BEGIN Information given

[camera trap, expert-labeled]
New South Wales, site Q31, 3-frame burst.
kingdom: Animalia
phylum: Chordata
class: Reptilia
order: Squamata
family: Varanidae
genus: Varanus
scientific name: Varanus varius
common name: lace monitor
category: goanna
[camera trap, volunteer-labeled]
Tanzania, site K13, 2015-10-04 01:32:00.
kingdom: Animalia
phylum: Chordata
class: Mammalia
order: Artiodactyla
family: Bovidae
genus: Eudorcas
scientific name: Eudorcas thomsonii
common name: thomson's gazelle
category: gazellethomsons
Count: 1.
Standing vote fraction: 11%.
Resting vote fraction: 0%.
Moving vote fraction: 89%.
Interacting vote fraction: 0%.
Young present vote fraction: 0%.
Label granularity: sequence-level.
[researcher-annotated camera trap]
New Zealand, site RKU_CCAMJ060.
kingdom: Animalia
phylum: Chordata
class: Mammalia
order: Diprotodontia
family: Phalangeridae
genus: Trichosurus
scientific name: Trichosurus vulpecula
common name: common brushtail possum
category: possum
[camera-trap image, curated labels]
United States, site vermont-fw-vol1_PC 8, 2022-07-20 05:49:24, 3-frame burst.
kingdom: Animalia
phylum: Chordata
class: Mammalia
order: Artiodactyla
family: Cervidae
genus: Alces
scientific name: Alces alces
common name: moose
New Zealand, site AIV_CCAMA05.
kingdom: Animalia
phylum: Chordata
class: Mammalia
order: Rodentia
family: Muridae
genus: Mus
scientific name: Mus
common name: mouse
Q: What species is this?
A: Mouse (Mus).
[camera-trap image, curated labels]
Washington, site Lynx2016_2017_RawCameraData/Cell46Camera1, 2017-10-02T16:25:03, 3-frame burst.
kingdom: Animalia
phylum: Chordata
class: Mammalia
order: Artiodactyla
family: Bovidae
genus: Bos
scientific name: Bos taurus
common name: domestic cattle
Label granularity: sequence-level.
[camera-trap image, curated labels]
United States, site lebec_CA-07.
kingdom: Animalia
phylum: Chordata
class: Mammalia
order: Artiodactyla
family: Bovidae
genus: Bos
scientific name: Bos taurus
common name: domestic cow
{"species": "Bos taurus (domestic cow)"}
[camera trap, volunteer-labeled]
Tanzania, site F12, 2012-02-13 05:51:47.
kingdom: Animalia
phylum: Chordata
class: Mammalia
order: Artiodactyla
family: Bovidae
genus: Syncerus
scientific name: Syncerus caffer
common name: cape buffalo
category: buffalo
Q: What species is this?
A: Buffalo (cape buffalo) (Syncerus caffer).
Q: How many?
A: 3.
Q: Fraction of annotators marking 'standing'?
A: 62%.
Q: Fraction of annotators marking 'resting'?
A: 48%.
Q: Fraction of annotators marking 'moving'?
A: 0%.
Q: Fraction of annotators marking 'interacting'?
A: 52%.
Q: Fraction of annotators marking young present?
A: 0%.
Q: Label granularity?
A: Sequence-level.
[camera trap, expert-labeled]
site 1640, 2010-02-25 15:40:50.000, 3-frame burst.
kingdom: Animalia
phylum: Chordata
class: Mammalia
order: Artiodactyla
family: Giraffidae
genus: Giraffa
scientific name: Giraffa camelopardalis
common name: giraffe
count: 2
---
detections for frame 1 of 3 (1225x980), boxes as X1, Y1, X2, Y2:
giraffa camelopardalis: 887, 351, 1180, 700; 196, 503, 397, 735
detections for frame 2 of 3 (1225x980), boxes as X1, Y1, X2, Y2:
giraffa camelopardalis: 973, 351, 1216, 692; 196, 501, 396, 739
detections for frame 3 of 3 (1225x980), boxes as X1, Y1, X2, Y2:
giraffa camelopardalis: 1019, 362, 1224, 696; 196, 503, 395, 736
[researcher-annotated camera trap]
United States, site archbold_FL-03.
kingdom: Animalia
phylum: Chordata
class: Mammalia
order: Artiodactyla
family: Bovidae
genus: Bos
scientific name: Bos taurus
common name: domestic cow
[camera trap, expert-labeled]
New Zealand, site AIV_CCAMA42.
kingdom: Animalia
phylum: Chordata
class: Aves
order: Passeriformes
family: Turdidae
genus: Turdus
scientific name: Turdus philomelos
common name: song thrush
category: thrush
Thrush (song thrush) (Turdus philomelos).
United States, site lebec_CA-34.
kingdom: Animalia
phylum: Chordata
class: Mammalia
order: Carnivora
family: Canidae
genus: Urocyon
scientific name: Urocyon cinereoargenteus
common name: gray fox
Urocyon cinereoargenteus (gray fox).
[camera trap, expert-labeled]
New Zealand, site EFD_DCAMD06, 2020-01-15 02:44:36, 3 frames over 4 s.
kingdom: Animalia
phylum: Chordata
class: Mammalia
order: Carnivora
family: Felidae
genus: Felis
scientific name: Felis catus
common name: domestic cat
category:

END Information given

> **What the task asks**: Faithfully reproduce all of the records, character for character.

> **Solution to this task**:
[camera trap, expert-labeled]
New South Wales, site Q31, 3-frame burst.
kingdom: Animalia
phylum: Chordata
class: Reptilia
order: Squamata
family: Varanidae
genus: Varanus
scientific name: Varanus varius
common name: lace monitor
category: goanna
[camera trap, volunteer-labeled]
Tanzania, site K13, 2015-10-04 01:32:00.
kingdom: Animalia
phylum: Chordata
class: Mammalia
order: Artiodactyla
family: Bovidae
genus: Eudorcas
scientific name: Eudorcas thomsonii
common name: thomson's gazelle
category: gazellethomsons
Count: 1.
Standing vote fraction: 11%.
Resting vote fraction: 0%.
Moving vote fraction: 89%.
Interacting vote fraction: 0%.
Young present vote fraction: 0%.
Label granularity: sequence-level.
[researcher-annotated camera trap]
New Zealand, site RKU_CCAMJ060.
kingdom: Animalia
phylum: Chordata
class: Mammalia
order: Diprotodontia
family: Phalangeridae
genus: Trichosurus
scientific name: Trichosurus vulpecula
common name: common brushtail possum
category: possum
[camera-trap image, curated labels]
United States, site vermont-fw-vol1_PC 8, 2022-07-20 05:49:24, 3-frame burst.
kingdom: Animalia
phylum: Chordata
class: Mammalia
order: Artiodactyla
family: Cervidae
genus: Alces
scientific name: Alces alces
common name: moose
New Zealand, site AIV_CCAMA05.
kingdom: Animalia
phylum: Chordata
class: Mammalia
order: Rodentia
family: Muridae
genus: Mus
scientific name: Mus
common name: mouse
Q: What species is this?
A: Mouse (Mus).
[camera-trap image, curated labels]
Washington, site Lynx2016_2017_RawCameraData/Cell46Camera1, 2017-10-02T16:25:03, 3-frame burst.
kingdom: Animalia
phylum: Chordata
class: Mammalia
order: Artiodactyla
family: Bovidae
genus: Bos
scientific name: Bos taurus
common name: domestic cattle
Label granularity: sequence-level.
[camera-trap image, curated labels]
United States, site lebec_CA-07.
kingdom: Animalia
phylum: Chordata
class: Mammalia
order: Artiodactyla
family: Bovidae
genus: Bos
scientific name: Bos taurus
common name: domestic cow
{"species": "Bos taurus (domestic cow)"}
[camera trap, volunteer-labeled]
Tanzania, site F12, 2012-02-13 05:51:47.
kingdom: Animalia
phylum: Chordata
class: Mammalia
order: Artiodactyla
family: Bovidae
genus: Syncerus
scientific name: Syncerus caffer
common name: cape buffalo
category: buffalo
Q: What species is this?
A: Buffalo (cape buffalo) (Syncerus caffer).
Q: How many?
A: 3.
Q: Fraction of annotators marking 'standing'?
A: 62%.
Q: Fraction of annotators marking 'resting'?
A: 48%.
Q: Fraction of annotators marking 'moving'?
A: 0%.
Q: Fraction of annotators marking 'interacting'?
A: 52%.
Q: Fraction of annotators marking young present?
A: 0%.
Q: Label granularity?
A: Sequence-level.
[camera trap, expert-labeled]
site 1640, 2010-02-25 15:40:50.000, 3-frame burst.
kingdom: Animalia
phylum: Chordata
class: Mammalia
order: Artiodactyla
family: Giraffidae
genus: Giraffa
scientific name: Giraffa camelopardalis
common name: giraffe
count: 2
---
detections for frame 1 of 3 (1225x980), boxes as X1, Y1, X2, Y2:
giraffa camelopardalis: 887, 351, 1180, 700; 196, 503, 397, 735
detections for frame 2 of 3 (1225x980), boxes as X1, Y1, X2, Y2:
giraffa camelopardalis: 973, 351, 1216, 692; 196, 501, 396, 739
detections for frame 3 of 3 (1225x980), boxes as X1, Y1, X2, Y2:
giraffa camelopardalis: 1019, 362, 1224, 696; 196, 503, 395, 736
[researcher-annotated camera trap]
United States, site archbold_FL-03.
kingdom: Animalia
phylum: Chordata
class: Mammalia
order: Artiodactyla
family: Bovidae
genus: Bos
scientific name: Bos taurus
common name: domestic cow
[camera trap, expert-labeled]
New Zealand, site AIV_CCAMA42.
kingdom: Animalia
phylum: Chordata
class: Aves
order: Passeriformes
family: Turdidae
genus: Turdus
scientific name: Turdus philomelos
common name: song thrush
category: thrush
Thrush (song thrush) (Turdus philomelos).
United States, site lebec_CA-34.
kingdom: Animalia
phylum: Chordata
class: Mammalia
order: Carnivora
family: Canidae
genus: Urocyon
scientific name: Urocyon cinereoargenteus
common name: gray fox
Urocyon cinereoargenteus (gray fox).
[camera trap, expert-labeled]
New Zealand, site EFD_DCAMD06, 2020-01-15 02:44:36, 3 frames over 4 s.
kingdom: Animalia
phylum: Chordata
class: Mammalia
order: Carnivora
family: Felidae
genus: Felis
scientific name: Felis catus
common name: domestic cat
category:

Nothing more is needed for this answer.